- **Tasks to carry out**
**a.** In the passage on transition management in cities, what span of years does the chapter's literature review of transition management applications cover?
**b.** Pick up the passage on transition management in cities after its final sentence and carry it forward.

- **Extracted text**

▼

The case studies and critical reflections on applications of transition management in cities offer food for thought and welcome criticism. They also introduce new lenses to understand the bigger picture that co-creation dynamics play in terms of power, (dis-)empowerment, legitimacy and changing actor roles. This will equip the readers with a deep understanding of the dynamics, opportunities and challenges present in urban contexts and urban sustainability transitions.



Transition Management in and for Cities: Introducing a New Governance Approach to Address Urban Challenges

For introducing our book, this chapter provides the arguments on why transition management as a governance approach is suitable for cities, as a new strategic planning approach. It also includes a thorough literature review of transition management applications from 2001 to 2017 that shows its spread as a heuristic, operational and theoretical model for transition governance in multiple sectors and across local, regional and national levels. From the literature review and the book contributions we derive ten directions for future research and development of transition management that can benefit not only its operational applications as a process methodology but also its theoretical and heuristic strengths, pointing at theoretical and conceptual deepening and broadening of its tenets and principles. Next, the chapter provides an overview of the book, its four parts and summaries of all chapter contributions. Last, we provide a ‘guide’ on how to read this book, and how to best use the knowledge and experience shared in readers’ research and urban practice.

▲

- **Dataset extract**
▼

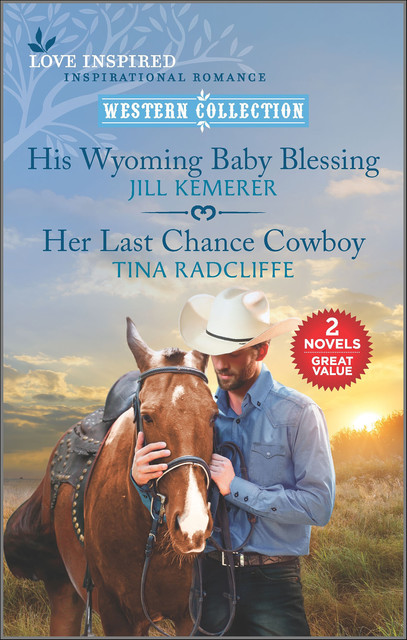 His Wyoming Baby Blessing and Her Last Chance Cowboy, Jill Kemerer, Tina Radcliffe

▲
▼

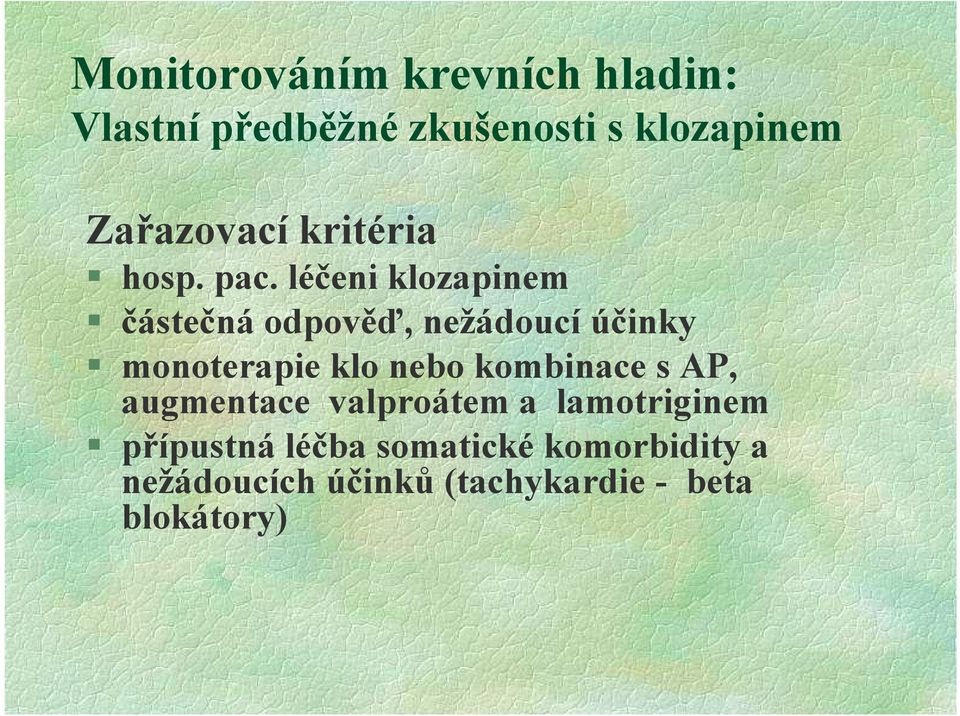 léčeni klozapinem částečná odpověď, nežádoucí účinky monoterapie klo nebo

▲

- **Answer list**
**a.** 2001 to 2017

**b.**
Niki Frantzeskaki, Katharina Hölscher, Julia M. Wittmayer, Flor Avelino, Matthew Bach

Part I


Understanding the Urban Context and Its Challenges

This chapter introduces a particular understanding of the urban context against the background of on-going societal change and persistent problems that threaten to induce disastrous change. The urban context is presented in relation to urban challenges, scopes of urban sustainability and the governance of the urban. Understanding urban context and its dynamics is important for finding the right approaches to tap into the potentials of cities and reroute their development pathways towards sustainability and resilience. The governance of urban sustainability transitions requires new forms of strategic environmental planning processes that integrate diverse sources of knowledge and diverse perspectives. The new planning processes need also to set connections between urban challenges and global, national and regional developments. The challenge remains for urban practitioners and scientists alike to take up a process-content thinking and to reflect on how to navigate societal complexity while mobilizing transformative societal potential towards action for sustainability.
Niki Frantzeskaki, Matthew Bach, Patience Mguni

Introducing Sustainability Transitions’ Thinking in Urban Contexts

This chapter describes the basics of transitions thinking, its rationale and relation to sustainability transitions. We outline the fundamental conceptual models and frameworks (multi-phase model, multi-level perspective, multi-path, power and agency) and make a quick introduction to the relation of the sustainability transitions field to environmental governance.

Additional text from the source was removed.